L'air doux de cette matinée ensoleillée me fait du bien. La température est un peu basse à mon goût mais mon café me réchauffe les mains. Je suis assis sur un petit muret, c'est la "pause" du matin. Je viens me poser sur cet endroit précis depuis tellement longtemps que j'ai l'impression qu'il m'appartient. En réalité, c'est un peu vrai. La maison où nous nous trouvons appartient en partie à moi et à ma collègue, si je peux l'appeler ainsi. Notre travail consiste à accueillir les enfants qui ont eu des problèmes, d'ordre psychologique. Nous les accueillons un petit moment, le temps qu'ils se remettent en état, pour pouvoir vivre en société. Je lève les yeux de mon verre ; il y a peu de nuages aujourd'hui, le ciel est dégagé.

J'entends ma collègue arriver, ses pas crissent dans les graviers. Elle vient se placer à côté de moi, admirant le paysage verdoyant et le bleu pâle du toit du monde. On reste ainsi, tous les deux, silencieux un moment, profitant de l'instant, puis l'un de nous commence à émettre un son :

"Bonjour monsieur Hoks.

- Bonjour, madame Cilas, vous m'apportez des nouvelles ?"

Elle me lance un regard avec un petit sourire qui me fait comprendre : "Je sais que tu aimes bien qu'on se vouvoie mais n'en fais pas trop non plus..."

Elle reprend avec un air plus sérieux

- Je viens de recevoir un coup de fil, dit-elle, la petite nouvelle ne restera pas la journée, malheureusement.

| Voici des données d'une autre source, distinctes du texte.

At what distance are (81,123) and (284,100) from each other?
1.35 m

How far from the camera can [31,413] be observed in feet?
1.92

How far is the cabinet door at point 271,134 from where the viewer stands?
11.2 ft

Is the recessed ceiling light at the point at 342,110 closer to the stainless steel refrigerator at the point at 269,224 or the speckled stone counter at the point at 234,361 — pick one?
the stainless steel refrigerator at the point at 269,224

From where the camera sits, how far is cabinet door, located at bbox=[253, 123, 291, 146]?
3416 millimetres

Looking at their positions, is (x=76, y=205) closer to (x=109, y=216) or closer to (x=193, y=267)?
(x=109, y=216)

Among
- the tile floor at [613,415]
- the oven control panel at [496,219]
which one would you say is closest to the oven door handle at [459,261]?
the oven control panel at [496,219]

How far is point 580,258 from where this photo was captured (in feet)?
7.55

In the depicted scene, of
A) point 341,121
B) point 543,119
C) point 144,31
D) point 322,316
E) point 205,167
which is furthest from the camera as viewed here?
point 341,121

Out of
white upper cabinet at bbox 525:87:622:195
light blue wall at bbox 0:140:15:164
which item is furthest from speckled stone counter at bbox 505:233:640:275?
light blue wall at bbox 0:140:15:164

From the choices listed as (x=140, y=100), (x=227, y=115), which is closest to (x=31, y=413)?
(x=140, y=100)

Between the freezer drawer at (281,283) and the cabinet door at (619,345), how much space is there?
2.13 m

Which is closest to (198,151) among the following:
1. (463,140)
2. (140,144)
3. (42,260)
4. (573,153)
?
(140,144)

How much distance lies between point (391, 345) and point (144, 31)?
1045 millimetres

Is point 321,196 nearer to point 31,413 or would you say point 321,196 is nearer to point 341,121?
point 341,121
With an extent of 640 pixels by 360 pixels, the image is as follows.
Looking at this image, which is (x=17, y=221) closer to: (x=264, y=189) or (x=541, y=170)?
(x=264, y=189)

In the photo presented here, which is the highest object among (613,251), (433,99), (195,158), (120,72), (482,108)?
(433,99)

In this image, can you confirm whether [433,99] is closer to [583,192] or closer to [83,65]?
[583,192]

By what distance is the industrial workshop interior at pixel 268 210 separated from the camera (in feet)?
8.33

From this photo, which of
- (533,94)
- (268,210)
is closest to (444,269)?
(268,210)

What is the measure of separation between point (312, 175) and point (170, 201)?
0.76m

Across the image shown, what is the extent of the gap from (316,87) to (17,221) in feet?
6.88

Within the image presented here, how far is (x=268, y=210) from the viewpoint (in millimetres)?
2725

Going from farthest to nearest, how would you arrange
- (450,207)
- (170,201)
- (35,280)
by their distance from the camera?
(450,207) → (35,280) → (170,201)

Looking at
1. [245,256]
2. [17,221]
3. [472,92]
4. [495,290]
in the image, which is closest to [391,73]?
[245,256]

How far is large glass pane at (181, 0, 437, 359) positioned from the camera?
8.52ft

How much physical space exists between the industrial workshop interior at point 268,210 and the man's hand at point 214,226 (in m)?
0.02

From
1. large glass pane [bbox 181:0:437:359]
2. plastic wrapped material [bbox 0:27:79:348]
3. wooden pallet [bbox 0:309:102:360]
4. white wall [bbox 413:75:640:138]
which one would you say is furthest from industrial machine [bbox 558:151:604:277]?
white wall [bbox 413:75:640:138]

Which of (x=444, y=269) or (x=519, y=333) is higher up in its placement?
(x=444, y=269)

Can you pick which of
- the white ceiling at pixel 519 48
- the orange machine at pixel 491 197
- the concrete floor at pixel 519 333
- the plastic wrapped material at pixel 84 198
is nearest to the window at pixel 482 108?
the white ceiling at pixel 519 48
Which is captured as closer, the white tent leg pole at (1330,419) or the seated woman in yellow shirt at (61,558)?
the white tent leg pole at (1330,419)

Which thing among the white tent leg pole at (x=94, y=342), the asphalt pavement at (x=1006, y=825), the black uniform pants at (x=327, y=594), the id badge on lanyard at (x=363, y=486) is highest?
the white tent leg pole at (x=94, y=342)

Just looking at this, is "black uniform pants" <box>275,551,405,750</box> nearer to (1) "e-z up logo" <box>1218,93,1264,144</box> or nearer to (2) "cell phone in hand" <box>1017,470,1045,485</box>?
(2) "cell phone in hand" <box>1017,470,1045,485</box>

-Ben pourquoi ? m'étonnai-je. Qui a appelé ?

-L'hôpital psychiatrique du coin. Selon eux, elle serait trop dangereuse pour qu'on s'occupe d'elle. Nan mais sérieusement...

-Je comprends pas, elle est adorable cette petite ! ripostai-je avec énergie. Elle a juste un problème avec le sang, c'est pas insurmontable !

-Oui, je sais bien. Mais.... toujours selon eux, certaines de ses crises peuvent ne pas être très appréciables voire meurtrières pour son entourage, rétorque-t-elle, agacée.

-Ah bon ? Mais est-ce qu'ils l'ont déjà vue au moins ? Elle est aimable et polie !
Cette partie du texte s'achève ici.